I'm 19. I build from my bedroom. I have no co-founder, no investors, and no team.
Three months ago I started building Nexcord — a community management platform for Discord servers. Today it's live, it charges real money via Paddle, and real servers are using it.
Why Discord?
I've been building Discord bots since I was 16. JavaScript/Node.js was where I started. I'd watched server admins run the same broken workflows for years: manually copying ticket conversations into Google Docs, DMing users just to verify they're human, no way to search past discussions.
Nobody had built a clean, unified platform that treated community management as a serious product problem. That felt like the gap.
What Nexcord Does
- Automated transcripts — every ticket or thread saved automatically, searchable
- AI summarization — Mistral 7B running locally via Ollama. No data sent to OpenAI.
- Web-based verification — custom flows in the browser, not bot commands
$4.99/month Pro with a 14-day trial.
The Stack
Monorepo: Yarn Workspaces
Bot: Discord.js v14
API: Fastify 4 → Railway (all business logic here)
Dashboard: Next.js 16 → Vercel (UI only)
DB: Supabase
Cache: Upstash Redis (pay-as-you-go)
AI: Ollama — Mistral 7B + LLaVA 7B (local RTX 3080 Ti)
Billing: Paddle (Merchant of Record)
The hard rule: all business logic lives in Fastify.
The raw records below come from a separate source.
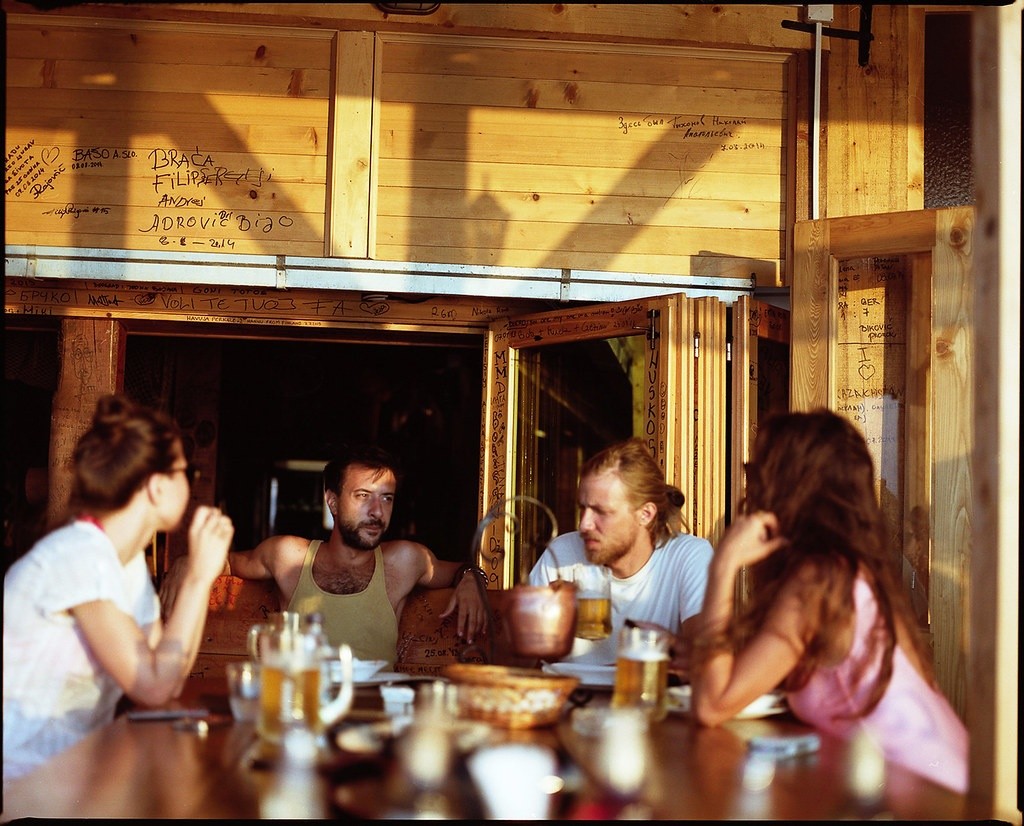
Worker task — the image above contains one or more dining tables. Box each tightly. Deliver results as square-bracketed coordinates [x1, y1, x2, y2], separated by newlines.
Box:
[2, 674, 1005, 821]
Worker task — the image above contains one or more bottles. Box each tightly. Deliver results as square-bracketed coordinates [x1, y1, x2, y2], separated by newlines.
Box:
[574, 712, 661, 821]
[308, 614, 328, 700]
[831, 736, 901, 819]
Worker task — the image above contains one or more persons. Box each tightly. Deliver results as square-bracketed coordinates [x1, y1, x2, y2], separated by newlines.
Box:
[158, 442, 490, 667]
[523, 440, 715, 678]
[693, 408, 970, 800]
[3, 393, 236, 785]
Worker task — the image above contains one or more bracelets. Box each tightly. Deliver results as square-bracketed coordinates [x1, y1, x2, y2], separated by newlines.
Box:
[461, 566, 490, 589]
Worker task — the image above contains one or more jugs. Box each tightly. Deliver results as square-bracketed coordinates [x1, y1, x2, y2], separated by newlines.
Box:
[245, 610, 354, 739]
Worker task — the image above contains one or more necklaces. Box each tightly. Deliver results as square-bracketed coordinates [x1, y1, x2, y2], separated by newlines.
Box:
[76, 514, 105, 532]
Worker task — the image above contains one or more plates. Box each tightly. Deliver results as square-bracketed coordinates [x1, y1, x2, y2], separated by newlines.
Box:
[338, 723, 491, 750]
[332, 671, 410, 688]
[542, 665, 614, 691]
[662, 704, 785, 720]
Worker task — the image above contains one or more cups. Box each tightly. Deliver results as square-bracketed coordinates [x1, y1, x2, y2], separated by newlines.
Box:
[574, 564, 610, 639]
[614, 629, 667, 717]
[225, 660, 260, 720]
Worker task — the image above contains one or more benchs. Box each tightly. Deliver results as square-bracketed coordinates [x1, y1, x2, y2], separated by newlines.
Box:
[183, 575, 541, 675]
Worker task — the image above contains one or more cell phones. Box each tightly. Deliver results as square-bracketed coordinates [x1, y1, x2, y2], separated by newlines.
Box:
[745, 732, 823, 759]
[127, 708, 210, 723]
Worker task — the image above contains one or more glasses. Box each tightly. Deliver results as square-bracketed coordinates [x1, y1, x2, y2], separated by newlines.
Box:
[160, 466, 201, 483]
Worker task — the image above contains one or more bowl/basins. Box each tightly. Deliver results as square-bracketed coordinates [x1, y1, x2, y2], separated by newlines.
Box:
[329, 660, 389, 682]
[551, 662, 616, 681]
[670, 687, 780, 710]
Next.js is UI only. If the dashboard breaks, billing and plan enforcement still work.
The Mistake I Already Fixed
I built the summarization queue with BullMQ backed by Upstash Redis. Looked solid on paper.
The problem: Upstash's serverless Redis doesn't support the Lua scripts BullMQ uses internally for atomic operations. Jobs were failing silently. I was burning Redis commands on broken queue overhead.
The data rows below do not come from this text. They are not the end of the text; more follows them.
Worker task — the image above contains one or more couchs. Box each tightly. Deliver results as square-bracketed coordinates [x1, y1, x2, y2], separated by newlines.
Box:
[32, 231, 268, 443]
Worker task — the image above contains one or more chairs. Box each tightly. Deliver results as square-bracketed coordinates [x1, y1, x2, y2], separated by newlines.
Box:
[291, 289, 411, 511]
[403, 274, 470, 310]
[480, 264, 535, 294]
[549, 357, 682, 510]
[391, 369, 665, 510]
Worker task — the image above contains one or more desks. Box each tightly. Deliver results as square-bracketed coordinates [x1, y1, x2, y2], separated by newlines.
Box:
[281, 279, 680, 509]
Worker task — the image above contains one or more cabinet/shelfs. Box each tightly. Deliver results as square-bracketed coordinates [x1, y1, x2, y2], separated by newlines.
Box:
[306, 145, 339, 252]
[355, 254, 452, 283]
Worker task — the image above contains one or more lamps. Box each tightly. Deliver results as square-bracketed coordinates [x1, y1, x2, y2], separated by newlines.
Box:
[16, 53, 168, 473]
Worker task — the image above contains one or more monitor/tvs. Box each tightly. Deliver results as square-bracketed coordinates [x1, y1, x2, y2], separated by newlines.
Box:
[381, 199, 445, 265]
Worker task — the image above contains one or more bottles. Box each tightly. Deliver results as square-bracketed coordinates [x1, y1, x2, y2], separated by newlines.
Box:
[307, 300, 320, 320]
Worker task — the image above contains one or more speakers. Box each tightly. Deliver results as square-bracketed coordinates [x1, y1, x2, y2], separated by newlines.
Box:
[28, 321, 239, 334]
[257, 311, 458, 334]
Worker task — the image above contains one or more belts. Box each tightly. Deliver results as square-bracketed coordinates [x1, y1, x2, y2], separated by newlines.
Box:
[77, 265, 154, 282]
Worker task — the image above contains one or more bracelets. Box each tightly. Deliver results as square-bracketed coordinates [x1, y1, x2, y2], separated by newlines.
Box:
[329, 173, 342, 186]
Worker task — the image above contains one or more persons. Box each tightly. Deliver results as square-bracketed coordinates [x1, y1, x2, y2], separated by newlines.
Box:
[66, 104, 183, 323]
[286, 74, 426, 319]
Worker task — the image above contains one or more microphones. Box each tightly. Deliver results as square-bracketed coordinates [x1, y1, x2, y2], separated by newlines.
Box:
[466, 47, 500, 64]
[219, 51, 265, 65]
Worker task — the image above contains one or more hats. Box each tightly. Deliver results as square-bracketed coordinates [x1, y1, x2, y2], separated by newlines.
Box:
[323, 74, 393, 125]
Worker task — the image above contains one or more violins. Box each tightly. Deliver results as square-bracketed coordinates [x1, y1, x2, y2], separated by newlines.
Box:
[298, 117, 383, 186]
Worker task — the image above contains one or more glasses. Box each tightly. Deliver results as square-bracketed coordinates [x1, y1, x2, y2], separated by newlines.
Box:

The fix was simpler than I expected — I replaced the entire thing with a summarization_jobs table in Supabase and a polling worker:
// Poll for pending jobs
const { data: job } = await supabase
.from('summarization_jobs')
.select('*')
.eq('status', 'pending')
.lt('attempts', 3)
.order('created_at')
.limit(1)
.single()
if (!job) return
// Claim it
await supabase
.from('summarization_jobs')
.update({ status: 'processing', started_at: new Date() })
.eq('id', job.id)
.eq('status', 'pending') // optimistic lock
Deduplication, retry, stall recovery — all handled cleanly. Upstash now only does what it's good at: fast reads, rate limit counters, session caching.
Lesson: if you're not at scale yet, start with Postgres for job queues. You probably don't need Redis for this.
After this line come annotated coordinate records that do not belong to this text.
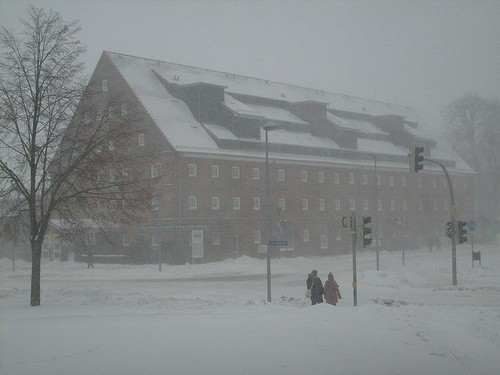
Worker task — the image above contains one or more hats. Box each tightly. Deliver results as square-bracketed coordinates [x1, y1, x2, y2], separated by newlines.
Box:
[328, 272, 333, 280]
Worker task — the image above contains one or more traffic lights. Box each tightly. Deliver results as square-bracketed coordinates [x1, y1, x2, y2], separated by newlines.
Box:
[414, 146, 424, 172]
[446, 221, 455, 238]
[458, 220, 467, 244]
[362, 215, 373, 248]
[343, 216, 353, 227]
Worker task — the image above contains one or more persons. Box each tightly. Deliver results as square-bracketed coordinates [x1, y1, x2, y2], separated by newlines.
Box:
[307, 270, 324, 305]
[87, 251, 93, 268]
[324, 272, 342, 306]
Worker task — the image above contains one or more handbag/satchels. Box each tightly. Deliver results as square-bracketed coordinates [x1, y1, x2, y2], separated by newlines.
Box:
[305, 289, 312, 297]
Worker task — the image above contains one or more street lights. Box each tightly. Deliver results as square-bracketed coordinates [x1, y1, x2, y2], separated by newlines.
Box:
[261, 120, 280, 304]
[364, 151, 380, 270]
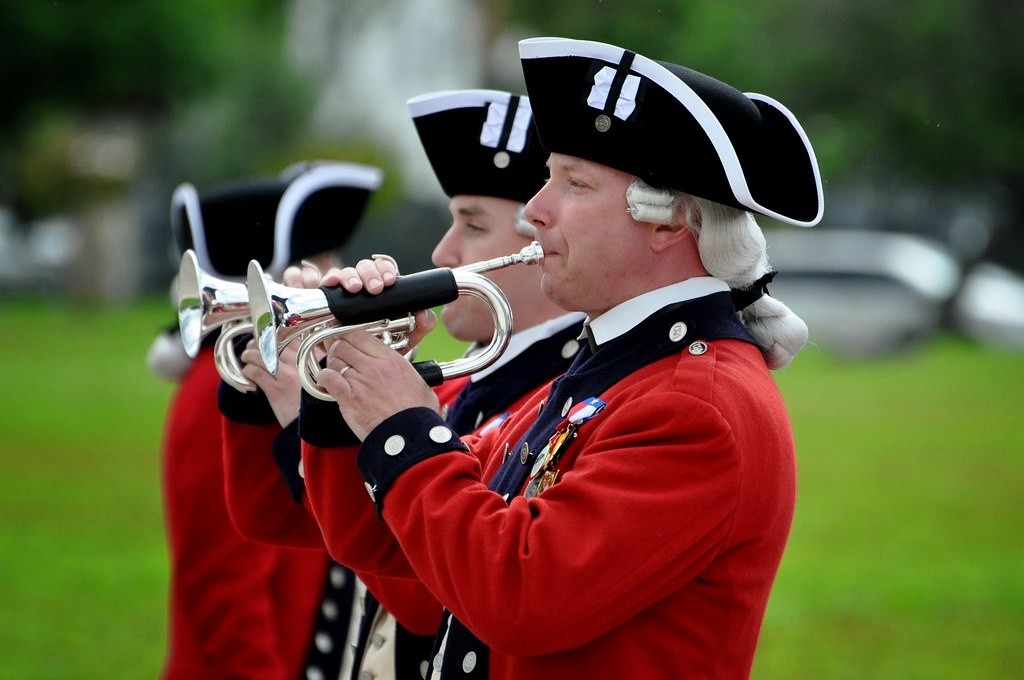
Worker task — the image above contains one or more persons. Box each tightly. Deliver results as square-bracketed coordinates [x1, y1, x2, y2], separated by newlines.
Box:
[215, 87, 592, 680]
[146, 158, 382, 680]
[299, 35, 826, 680]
One More Thing — Ollama Cold Start
LLaVA 7B was taking 20+ seconds on first inference. Fix was simple:
# docker-compose.yml
environment:
- OLLAMA_KEEP_ALIVE=30m
And bumping the LLaVA timeout to 60 seconds. Model stays warm between requests.
Current State (honest numbers)
- Servers on real bot: ~5
- Bot verification with Discord: pending (required to scale past 100 servers)
- Lighthouse: 91 / 92 / 96 / 100
Building in public means posting before things are perfect. This is that post.